We find the lengths of the sides . We write them in increasing orderof  the sides according to their lengths in each of the triangles. We see whether there is the same  ratio between length of each side of the one to that of another triangle:

AB^2 = (2-1)^2+(6-1)^2  = 1+25=  26. So AB = sqrt 26.

AC^2 = (2-3)^2+(6-4)^2 = 1+4 = 5 , AC = sqrt 5

BC^2 = (1-3)^2+(1-4)^2 = 4+9 = 13. BC = sqrt13.

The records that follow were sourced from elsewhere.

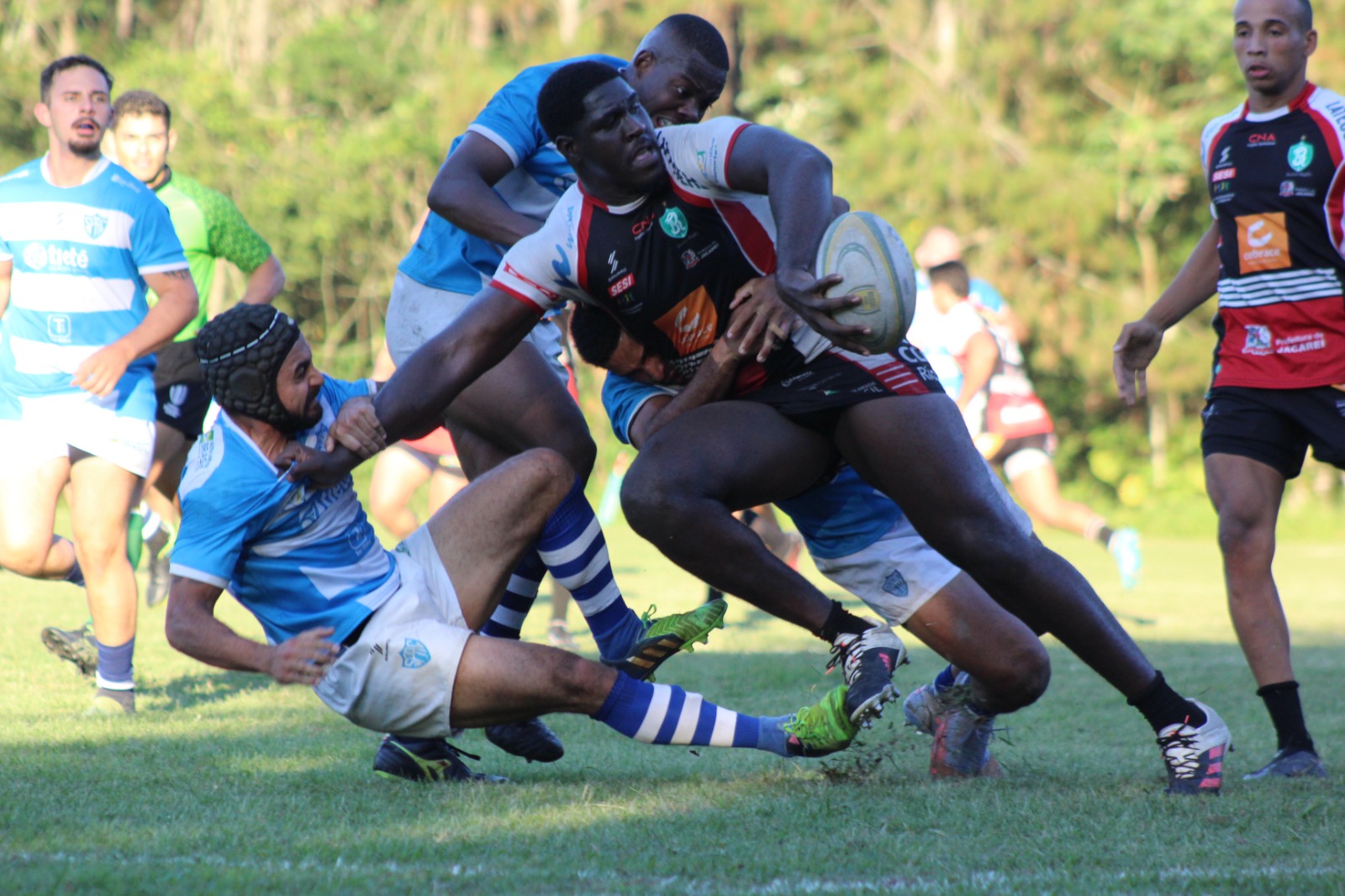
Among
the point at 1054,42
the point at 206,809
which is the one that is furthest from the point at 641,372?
the point at 1054,42

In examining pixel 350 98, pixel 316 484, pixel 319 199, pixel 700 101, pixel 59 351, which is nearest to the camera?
pixel 316 484

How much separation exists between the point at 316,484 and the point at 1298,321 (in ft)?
10.2

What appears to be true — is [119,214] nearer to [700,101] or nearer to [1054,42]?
[700,101]

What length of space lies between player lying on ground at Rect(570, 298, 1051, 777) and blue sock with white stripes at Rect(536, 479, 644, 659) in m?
0.28

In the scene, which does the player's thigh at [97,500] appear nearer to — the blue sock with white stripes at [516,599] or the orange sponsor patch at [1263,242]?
the blue sock with white stripes at [516,599]

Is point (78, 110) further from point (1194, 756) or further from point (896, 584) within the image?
point (1194, 756)

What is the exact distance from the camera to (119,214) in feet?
18.0

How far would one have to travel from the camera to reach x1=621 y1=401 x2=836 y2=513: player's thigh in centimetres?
382

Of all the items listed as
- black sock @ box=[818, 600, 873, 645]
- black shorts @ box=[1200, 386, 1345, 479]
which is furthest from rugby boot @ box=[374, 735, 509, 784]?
black shorts @ box=[1200, 386, 1345, 479]

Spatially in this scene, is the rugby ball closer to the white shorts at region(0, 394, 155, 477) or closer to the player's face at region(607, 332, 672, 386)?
the player's face at region(607, 332, 672, 386)

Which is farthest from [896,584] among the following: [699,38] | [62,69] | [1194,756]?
[62,69]

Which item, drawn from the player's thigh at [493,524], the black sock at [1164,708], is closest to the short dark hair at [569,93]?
the player's thigh at [493,524]

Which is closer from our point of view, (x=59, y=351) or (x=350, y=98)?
(x=59, y=351)

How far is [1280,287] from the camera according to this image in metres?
4.70
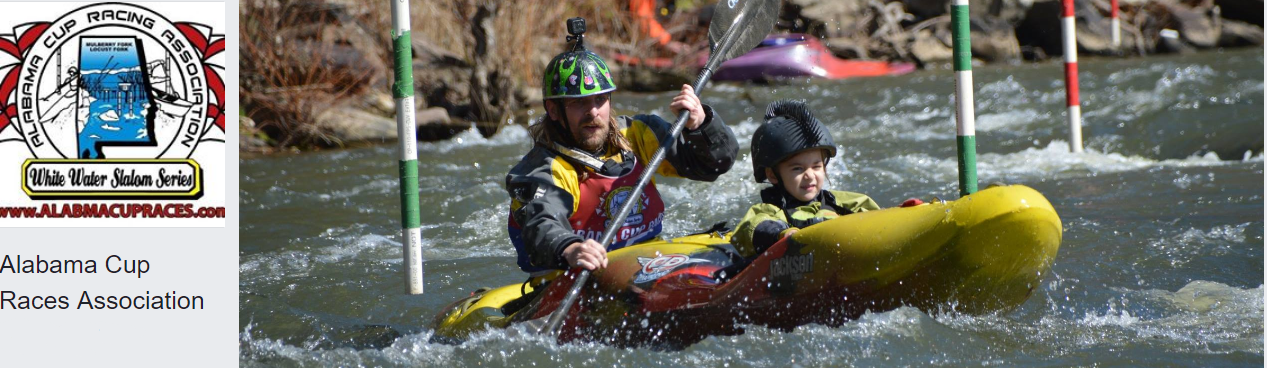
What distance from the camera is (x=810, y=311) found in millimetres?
3119

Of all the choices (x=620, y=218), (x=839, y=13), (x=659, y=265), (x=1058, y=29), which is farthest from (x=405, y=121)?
(x=1058, y=29)

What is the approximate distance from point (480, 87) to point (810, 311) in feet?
22.3

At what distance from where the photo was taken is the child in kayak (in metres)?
3.24

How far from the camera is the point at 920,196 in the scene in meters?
6.02

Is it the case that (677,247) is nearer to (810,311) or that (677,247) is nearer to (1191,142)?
(810,311)

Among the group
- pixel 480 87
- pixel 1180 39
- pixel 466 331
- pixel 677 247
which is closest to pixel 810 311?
pixel 677 247

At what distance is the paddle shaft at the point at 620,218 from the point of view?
131 inches

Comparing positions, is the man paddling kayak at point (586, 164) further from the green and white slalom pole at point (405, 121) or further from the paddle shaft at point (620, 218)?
the green and white slalom pole at point (405, 121)

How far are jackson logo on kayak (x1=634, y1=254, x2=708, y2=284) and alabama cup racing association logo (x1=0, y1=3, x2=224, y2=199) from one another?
1.62m

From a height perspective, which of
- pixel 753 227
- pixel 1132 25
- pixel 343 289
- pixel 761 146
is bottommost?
pixel 343 289

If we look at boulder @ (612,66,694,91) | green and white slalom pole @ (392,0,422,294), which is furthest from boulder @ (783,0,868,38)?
green and white slalom pole @ (392,0,422,294)

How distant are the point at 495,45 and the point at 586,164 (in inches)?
259

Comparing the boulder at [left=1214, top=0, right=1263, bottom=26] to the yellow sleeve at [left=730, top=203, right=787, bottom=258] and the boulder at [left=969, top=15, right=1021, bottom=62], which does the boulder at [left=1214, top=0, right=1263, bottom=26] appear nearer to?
the boulder at [left=969, top=15, right=1021, bottom=62]

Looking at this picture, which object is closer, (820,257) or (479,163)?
(820,257)
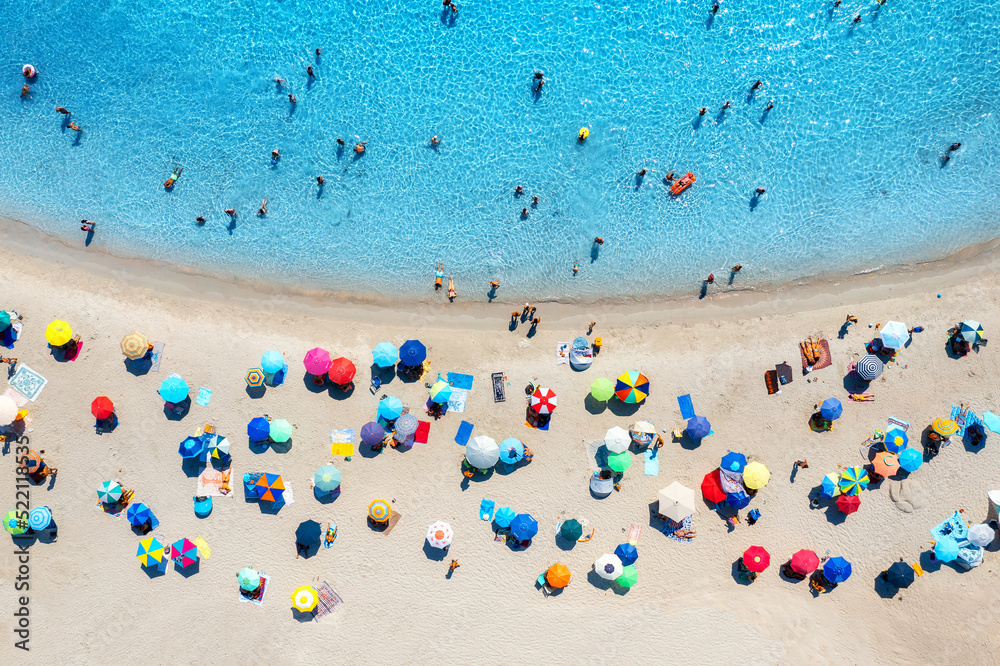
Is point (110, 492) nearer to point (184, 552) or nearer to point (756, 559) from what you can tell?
point (184, 552)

PQ^2 = (1-4)^2+(3-8)^2 = 9+25=34, PQ = sqrt34

PR^2 = (1-2)^2+(3-4)^2 = 1+1 =2. PR = sqrt 2

QR^2 = (4-2)^2+(8-4)^2 = 4+16 = 20, QR = sqrt20.

Therefore , sides of the rwo triangles in the incresing orderare:

(sqrt5 , sqrt13 , sqrt26) and (sqrt2 , sqrt20 , sqrt34).

For similarity, the correspoding sides of the triangles  should bear the  same ratio.

 sqrt5/sqrt2  and  sqrt13/sqrt20  and  sqrt20/sqrt34 are all different.

So the triangles are not similar.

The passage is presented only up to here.